**WHAT IS REQUIRED**
Count how many lines in the rows below contain the word "visual", and reply with only that number.

**SOURCE RECORDS**
-*-

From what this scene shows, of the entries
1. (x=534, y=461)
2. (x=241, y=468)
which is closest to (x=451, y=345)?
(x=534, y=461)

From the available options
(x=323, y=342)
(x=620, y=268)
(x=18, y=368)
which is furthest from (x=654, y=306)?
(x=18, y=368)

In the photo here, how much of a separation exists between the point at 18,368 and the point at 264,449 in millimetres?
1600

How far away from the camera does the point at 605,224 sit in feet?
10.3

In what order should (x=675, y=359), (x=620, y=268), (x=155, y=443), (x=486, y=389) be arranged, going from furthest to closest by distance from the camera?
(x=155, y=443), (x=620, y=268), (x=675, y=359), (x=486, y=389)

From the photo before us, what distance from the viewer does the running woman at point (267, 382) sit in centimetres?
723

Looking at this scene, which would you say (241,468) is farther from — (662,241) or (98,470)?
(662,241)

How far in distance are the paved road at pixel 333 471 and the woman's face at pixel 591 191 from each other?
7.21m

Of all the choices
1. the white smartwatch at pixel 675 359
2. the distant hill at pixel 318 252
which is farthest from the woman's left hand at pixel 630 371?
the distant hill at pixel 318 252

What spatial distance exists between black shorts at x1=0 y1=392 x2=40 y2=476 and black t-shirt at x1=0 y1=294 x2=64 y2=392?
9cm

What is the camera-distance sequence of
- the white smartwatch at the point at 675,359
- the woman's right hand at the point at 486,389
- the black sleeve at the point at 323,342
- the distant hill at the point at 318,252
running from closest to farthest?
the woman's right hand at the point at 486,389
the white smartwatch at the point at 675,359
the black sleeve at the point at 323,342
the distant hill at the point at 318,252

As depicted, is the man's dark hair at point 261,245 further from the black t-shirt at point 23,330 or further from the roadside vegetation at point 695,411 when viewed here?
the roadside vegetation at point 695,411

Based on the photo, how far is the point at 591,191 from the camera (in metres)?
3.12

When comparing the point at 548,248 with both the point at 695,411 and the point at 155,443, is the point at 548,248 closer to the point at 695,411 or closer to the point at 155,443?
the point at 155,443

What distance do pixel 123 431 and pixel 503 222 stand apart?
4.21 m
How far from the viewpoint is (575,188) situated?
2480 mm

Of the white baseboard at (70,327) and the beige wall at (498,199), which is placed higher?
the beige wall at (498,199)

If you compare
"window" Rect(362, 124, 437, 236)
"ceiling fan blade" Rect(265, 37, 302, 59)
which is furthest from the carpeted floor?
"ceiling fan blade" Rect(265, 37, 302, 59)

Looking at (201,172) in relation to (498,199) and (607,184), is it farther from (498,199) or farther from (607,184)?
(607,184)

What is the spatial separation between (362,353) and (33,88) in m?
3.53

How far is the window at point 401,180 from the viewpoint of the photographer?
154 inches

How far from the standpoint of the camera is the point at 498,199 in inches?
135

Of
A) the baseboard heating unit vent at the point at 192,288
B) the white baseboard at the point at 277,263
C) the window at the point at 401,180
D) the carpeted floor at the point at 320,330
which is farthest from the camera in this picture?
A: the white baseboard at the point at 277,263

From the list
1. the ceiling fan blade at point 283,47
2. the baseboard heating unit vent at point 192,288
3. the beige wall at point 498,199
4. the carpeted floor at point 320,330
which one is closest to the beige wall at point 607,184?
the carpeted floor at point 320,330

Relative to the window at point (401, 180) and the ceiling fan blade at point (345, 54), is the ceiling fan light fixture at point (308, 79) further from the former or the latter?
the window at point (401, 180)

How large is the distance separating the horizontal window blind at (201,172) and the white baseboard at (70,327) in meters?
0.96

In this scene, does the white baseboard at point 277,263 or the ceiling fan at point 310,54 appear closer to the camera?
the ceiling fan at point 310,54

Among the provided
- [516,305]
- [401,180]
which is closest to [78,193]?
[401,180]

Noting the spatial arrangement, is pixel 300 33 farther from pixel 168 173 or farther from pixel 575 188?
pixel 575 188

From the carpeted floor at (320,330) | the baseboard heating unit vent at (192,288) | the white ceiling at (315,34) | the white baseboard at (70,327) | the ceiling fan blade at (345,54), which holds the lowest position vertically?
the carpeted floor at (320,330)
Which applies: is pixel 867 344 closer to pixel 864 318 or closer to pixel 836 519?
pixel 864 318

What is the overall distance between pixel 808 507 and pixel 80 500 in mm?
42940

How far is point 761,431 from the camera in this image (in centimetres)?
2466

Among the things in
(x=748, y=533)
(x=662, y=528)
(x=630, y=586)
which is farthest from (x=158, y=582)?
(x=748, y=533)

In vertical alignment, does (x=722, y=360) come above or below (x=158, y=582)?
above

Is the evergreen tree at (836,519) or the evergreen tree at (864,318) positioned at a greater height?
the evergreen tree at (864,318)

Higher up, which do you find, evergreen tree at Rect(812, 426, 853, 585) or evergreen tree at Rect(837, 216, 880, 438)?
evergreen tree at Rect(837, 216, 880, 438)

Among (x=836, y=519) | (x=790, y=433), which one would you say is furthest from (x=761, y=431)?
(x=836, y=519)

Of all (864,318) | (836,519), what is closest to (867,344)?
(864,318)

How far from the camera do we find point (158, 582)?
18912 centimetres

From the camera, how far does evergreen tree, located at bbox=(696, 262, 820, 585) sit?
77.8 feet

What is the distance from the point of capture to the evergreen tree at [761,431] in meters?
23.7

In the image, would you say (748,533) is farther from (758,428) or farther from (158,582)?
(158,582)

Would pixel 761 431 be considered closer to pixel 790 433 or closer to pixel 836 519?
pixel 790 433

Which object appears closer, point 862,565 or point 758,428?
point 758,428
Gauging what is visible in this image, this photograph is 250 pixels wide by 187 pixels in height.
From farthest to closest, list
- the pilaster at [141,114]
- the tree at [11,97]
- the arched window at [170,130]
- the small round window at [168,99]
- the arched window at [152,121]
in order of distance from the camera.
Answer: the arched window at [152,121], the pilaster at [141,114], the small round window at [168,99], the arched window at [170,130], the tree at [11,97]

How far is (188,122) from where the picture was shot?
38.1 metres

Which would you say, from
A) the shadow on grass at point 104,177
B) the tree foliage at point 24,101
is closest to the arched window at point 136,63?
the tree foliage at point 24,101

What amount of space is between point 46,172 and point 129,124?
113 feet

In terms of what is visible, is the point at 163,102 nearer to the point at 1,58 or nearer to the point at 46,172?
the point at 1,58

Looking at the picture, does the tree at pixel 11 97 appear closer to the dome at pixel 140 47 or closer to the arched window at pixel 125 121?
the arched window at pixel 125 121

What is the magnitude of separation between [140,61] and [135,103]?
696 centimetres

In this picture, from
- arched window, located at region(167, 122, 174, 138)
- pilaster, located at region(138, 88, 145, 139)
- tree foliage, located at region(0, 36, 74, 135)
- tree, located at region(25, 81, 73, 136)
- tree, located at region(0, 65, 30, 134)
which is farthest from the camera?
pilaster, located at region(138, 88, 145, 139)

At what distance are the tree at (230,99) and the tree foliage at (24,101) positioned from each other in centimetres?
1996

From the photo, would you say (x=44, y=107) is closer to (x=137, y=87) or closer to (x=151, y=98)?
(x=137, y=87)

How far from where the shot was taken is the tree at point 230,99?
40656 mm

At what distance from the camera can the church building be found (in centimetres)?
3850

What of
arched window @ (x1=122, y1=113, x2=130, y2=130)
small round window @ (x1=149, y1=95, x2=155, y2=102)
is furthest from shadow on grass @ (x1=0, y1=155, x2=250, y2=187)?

-*-

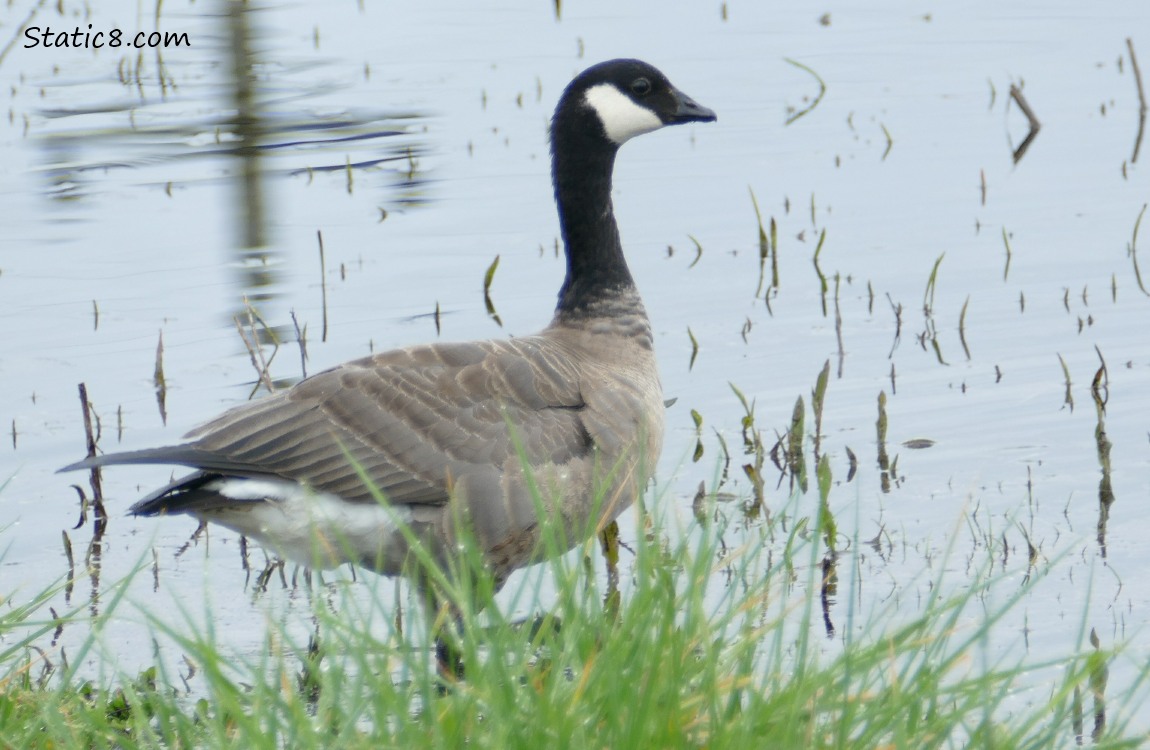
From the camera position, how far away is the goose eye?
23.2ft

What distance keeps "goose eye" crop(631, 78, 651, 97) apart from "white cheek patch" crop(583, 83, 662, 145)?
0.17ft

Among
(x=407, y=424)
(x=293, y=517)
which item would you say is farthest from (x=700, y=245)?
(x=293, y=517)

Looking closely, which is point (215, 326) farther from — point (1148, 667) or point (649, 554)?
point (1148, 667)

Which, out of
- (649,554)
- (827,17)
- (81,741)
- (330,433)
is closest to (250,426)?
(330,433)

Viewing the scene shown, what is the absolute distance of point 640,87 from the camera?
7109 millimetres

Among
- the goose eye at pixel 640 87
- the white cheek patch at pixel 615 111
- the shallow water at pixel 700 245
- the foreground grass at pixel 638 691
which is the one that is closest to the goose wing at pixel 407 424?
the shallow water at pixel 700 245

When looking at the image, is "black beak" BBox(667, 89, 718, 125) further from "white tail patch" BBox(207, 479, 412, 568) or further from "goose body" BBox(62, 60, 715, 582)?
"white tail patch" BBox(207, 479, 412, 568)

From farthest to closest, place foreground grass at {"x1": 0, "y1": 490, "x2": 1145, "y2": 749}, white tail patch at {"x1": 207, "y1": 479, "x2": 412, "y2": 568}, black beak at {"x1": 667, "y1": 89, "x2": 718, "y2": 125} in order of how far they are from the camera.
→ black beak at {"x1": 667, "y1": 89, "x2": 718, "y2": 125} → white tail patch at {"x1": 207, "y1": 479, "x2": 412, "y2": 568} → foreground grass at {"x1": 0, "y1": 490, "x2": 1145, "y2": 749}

-*-

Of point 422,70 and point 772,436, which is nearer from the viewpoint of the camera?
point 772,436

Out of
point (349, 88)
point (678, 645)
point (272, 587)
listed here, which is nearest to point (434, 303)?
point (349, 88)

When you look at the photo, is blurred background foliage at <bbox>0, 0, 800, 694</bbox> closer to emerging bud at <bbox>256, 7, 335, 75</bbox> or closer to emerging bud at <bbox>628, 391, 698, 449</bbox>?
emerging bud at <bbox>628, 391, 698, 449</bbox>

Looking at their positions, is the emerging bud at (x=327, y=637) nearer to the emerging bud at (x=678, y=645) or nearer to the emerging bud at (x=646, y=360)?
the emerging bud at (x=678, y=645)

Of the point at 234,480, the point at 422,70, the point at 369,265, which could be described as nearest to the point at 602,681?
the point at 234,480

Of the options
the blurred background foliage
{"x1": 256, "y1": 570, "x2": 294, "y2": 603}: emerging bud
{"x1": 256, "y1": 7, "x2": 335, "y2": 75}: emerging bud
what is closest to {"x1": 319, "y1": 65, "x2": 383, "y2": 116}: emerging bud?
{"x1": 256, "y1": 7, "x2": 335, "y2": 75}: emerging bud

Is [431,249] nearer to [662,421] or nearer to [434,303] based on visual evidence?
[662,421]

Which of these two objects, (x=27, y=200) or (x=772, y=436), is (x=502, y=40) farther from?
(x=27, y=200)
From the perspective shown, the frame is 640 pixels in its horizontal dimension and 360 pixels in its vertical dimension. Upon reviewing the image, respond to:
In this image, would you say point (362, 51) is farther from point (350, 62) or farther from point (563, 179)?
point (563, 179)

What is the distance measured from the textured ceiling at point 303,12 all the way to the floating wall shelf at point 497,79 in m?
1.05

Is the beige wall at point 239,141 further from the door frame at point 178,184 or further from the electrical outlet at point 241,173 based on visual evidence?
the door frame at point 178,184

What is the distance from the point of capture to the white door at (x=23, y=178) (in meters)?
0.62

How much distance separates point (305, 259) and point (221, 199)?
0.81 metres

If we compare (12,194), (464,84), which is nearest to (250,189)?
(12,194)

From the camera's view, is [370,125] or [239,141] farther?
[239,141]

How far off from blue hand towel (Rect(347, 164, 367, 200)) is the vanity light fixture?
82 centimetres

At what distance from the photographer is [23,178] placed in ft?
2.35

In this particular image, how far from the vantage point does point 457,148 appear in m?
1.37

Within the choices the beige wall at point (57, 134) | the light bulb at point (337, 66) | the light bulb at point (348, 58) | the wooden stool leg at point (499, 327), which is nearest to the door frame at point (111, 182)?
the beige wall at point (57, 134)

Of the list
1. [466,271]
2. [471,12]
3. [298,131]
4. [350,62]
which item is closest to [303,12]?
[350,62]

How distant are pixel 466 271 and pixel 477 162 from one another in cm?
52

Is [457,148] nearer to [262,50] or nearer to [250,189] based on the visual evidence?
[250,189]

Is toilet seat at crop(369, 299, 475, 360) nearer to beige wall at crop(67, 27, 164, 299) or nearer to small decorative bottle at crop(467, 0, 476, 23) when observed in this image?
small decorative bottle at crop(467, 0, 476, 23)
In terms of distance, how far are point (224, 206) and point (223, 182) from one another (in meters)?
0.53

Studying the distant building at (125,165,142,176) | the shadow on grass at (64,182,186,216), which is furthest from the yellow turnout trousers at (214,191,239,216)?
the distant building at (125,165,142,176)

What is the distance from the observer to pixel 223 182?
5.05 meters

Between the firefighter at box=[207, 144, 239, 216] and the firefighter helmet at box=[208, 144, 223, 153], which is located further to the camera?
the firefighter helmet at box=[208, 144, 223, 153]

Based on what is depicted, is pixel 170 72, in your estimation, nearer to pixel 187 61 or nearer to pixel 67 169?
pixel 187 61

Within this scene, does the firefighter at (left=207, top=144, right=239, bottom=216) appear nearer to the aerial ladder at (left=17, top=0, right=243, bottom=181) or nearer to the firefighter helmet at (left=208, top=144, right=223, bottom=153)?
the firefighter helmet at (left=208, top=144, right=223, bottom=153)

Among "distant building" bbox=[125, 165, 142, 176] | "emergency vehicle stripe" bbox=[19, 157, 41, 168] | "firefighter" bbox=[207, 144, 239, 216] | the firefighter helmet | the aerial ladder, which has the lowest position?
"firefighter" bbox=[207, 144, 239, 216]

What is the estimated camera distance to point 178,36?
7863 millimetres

-*-

**RESULT FOR THIS TASK**
3